Féminicide : la « femme dans le tonneau » enfin identifiée

Hakima Boukerouis, connue précédemment sous les noms de « femme à la couronne dentaire Richmond » et « femme dans le tonneau », a été identifiée 21 ans après la découverte de son corps en Moselle. La victime, morte entre septembre et octobre 2004, a été identifiée grâce à des analyses ADN familiales, dans le cadre d’une vaste campagne lancée par Interpol, comme annoncé le 28 avril.

Cette identification fait de Hakima Boukerouis la cinquième personne à retrouver son identité dans le cadre de cette opération. L’enquête, qui a bénéficié de l’aide du public et de campagnes médiatiques, est la première à aboutir à l’interpellation d’un suspect. Cependant, Interpol n’a pas encore divulgué d’informations sur l’identité de ce dernier.

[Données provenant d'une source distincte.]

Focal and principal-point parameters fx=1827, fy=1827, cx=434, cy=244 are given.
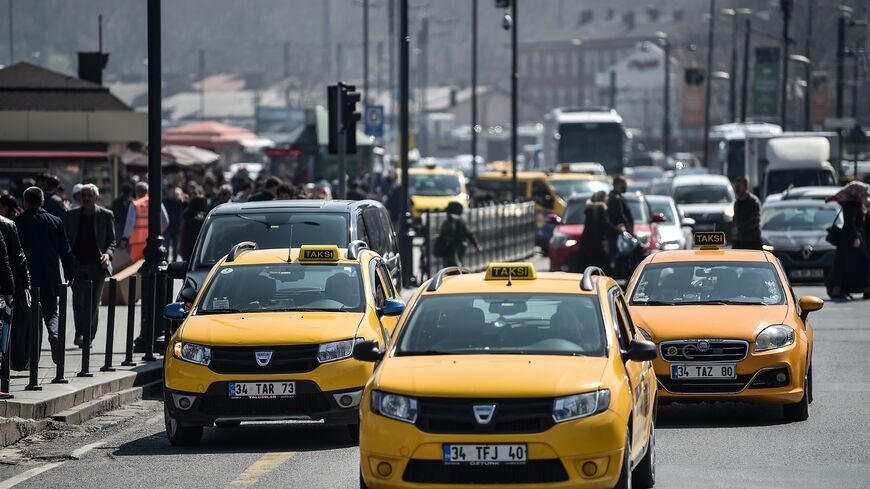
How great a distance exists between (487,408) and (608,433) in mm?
604

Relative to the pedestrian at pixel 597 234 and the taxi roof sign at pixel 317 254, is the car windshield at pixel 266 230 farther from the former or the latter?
the pedestrian at pixel 597 234

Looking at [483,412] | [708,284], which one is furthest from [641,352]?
[708,284]

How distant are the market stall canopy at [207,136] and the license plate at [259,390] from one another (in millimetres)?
Result: 48158

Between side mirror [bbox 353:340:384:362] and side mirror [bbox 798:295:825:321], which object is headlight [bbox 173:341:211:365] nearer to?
side mirror [bbox 353:340:384:362]

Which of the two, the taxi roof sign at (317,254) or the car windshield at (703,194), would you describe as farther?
the car windshield at (703,194)

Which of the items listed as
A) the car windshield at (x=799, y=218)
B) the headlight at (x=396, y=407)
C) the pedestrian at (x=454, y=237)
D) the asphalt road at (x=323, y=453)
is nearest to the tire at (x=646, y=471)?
the asphalt road at (x=323, y=453)

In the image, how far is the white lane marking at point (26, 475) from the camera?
10.8 metres

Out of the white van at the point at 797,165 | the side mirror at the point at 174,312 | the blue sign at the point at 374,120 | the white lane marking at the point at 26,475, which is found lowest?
the white lane marking at the point at 26,475

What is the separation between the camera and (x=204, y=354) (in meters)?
12.5

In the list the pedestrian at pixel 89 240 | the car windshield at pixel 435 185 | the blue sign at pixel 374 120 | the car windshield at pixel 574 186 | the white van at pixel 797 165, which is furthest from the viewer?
the car windshield at pixel 435 185

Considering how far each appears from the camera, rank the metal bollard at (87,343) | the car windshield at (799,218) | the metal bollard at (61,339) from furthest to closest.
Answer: the car windshield at (799,218), the metal bollard at (87,343), the metal bollard at (61,339)

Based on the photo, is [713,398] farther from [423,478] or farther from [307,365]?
[423,478]

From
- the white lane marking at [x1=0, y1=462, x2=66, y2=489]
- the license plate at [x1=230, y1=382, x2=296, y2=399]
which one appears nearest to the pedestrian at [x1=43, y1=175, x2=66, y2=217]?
the license plate at [x1=230, y1=382, x2=296, y2=399]

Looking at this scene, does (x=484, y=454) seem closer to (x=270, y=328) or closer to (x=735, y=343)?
(x=270, y=328)
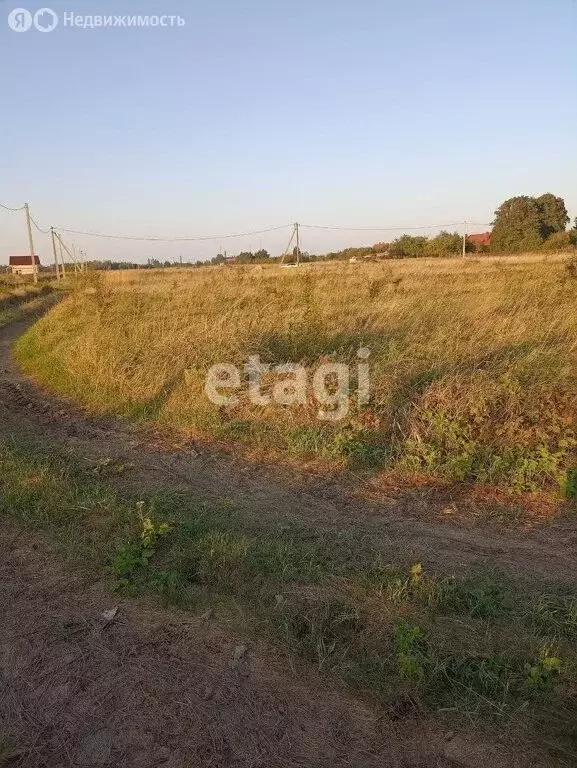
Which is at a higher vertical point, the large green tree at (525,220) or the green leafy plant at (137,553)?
the large green tree at (525,220)

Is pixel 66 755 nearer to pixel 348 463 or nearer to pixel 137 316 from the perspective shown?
pixel 348 463

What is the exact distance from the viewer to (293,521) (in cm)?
398

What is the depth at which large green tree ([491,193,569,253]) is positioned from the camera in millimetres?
42812

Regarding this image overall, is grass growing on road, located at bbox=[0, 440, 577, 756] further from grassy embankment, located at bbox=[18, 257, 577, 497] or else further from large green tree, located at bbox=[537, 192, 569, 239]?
large green tree, located at bbox=[537, 192, 569, 239]

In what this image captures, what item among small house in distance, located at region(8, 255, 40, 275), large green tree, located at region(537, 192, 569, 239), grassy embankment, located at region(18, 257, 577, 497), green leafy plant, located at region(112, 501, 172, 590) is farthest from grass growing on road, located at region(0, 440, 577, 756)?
small house in distance, located at region(8, 255, 40, 275)

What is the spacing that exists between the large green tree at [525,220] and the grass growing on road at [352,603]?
42.6 meters

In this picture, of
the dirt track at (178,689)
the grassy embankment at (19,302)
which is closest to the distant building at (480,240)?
the grassy embankment at (19,302)

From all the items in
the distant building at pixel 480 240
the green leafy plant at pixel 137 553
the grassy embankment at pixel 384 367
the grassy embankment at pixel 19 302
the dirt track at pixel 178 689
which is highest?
the distant building at pixel 480 240

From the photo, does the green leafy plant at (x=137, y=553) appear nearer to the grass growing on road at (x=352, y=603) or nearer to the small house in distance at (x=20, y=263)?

Des lésions d’armes blanches

D’après le quotidien le Républicain Lorrain, le suspect, arrêté en juin 2025, est le mari de Hakima Boukerouis, soupçonné d’avoir commandité son meurtre. Après avoir été mis en examen et écroué, il a été libéré sous contrôle judiciaire en septembre 2025 en raison de son âge et de son état de santé.

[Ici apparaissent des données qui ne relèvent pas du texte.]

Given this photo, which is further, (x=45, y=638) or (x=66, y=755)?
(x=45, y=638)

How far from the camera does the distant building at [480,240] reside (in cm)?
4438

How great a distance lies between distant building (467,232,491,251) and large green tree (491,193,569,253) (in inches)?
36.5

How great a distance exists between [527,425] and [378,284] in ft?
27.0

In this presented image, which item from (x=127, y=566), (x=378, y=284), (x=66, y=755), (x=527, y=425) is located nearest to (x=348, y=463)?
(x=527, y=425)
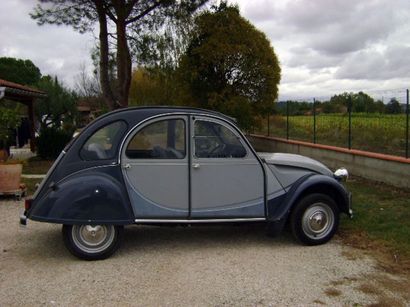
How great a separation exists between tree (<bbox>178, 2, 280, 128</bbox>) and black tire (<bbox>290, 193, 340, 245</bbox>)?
888cm

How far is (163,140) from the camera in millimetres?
5883

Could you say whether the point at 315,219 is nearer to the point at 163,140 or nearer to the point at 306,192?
the point at 306,192

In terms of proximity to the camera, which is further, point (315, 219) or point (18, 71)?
point (18, 71)

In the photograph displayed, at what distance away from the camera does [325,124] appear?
1377cm

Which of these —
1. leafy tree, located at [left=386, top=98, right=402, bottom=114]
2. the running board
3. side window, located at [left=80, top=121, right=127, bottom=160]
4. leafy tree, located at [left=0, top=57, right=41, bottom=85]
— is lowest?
the running board

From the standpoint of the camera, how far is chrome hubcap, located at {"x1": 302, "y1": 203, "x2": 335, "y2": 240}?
6137 mm

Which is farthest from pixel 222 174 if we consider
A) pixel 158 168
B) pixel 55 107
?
pixel 55 107

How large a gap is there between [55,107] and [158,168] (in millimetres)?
28519

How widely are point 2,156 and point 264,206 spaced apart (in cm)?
668

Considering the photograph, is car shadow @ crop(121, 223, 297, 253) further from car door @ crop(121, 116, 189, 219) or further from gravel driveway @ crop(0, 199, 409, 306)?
car door @ crop(121, 116, 189, 219)

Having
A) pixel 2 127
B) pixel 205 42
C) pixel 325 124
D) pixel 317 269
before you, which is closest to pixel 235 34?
pixel 205 42

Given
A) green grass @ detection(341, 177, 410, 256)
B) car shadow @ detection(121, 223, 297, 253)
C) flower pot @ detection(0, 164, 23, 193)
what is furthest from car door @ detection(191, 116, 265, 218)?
flower pot @ detection(0, 164, 23, 193)

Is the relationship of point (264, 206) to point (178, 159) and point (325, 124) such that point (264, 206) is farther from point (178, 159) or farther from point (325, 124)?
point (325, 124)

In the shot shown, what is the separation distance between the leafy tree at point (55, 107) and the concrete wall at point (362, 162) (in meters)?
21.4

Le corps de la jeune femme, âgée d’une trentaine d’années, avait été retrouvé le 7 janvier 2005 sur le bord d’une route forestière à Saint-Quirin, près de Sarrebourg. Il présentait des lésions causées par des armes blanches et avait été dissimulé dans un tonneau en plastique, enveloppé dans des sacs-poubelles noirs.

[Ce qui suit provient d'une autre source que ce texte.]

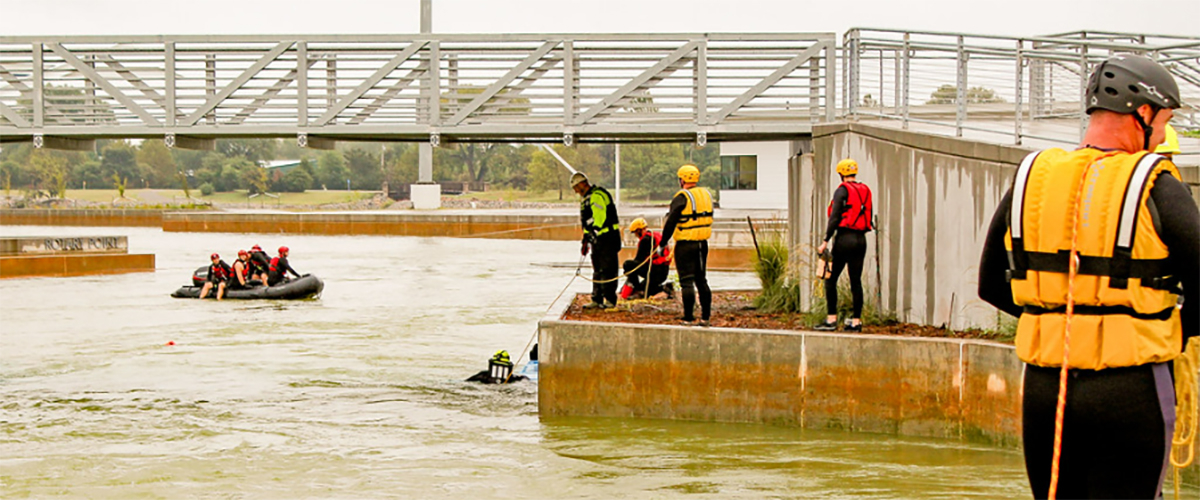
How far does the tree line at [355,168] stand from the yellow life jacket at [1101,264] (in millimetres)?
92775

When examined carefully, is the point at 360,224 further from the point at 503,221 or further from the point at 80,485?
the point at 80,485

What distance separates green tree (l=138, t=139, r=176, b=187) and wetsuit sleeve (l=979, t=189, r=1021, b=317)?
5562 inches

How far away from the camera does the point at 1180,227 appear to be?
3602mm

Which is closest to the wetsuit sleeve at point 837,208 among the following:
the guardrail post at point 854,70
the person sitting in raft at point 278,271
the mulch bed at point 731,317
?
the mulch bed at point 731,317

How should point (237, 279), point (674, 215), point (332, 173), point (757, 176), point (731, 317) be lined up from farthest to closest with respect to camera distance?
point (332, 173) → point (757, 176) → point (237, 279) → point (731, 317) → point (674, 215)

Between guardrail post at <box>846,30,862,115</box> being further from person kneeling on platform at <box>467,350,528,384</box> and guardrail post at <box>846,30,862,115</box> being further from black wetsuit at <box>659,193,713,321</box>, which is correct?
person kneeling on platform at <box>467,350,528,384</box>

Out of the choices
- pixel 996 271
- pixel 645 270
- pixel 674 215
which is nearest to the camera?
pixel 996 271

Interpol a précisé que le même tonneau avait été aperçu à mi-octobre 2004, flottant dans la rivière Sarre rouge. Le dossier de Hakima Boukerouis fait partie des 47 cas sélectionnés depuis 2023 dans le cadre de la campagne Identify Me, coordonnée par Interpol avec plusieurs pays européens, visant à identifier des victimes de féminicides ou mortes dans des circonstances suspectes.

Contacté par l’Agence France-Presse (AFP), le procureur de Metz n’a pas souhaité confirmer ou infirmer ces éléments. Selon le secrétaire général d’Interpol, Valdecy Urquiza, cette identification souligne l’importance de continuer les enquêtes sur les affaires non résolues. Actuellement, quarante-deux victimes restent à identifier.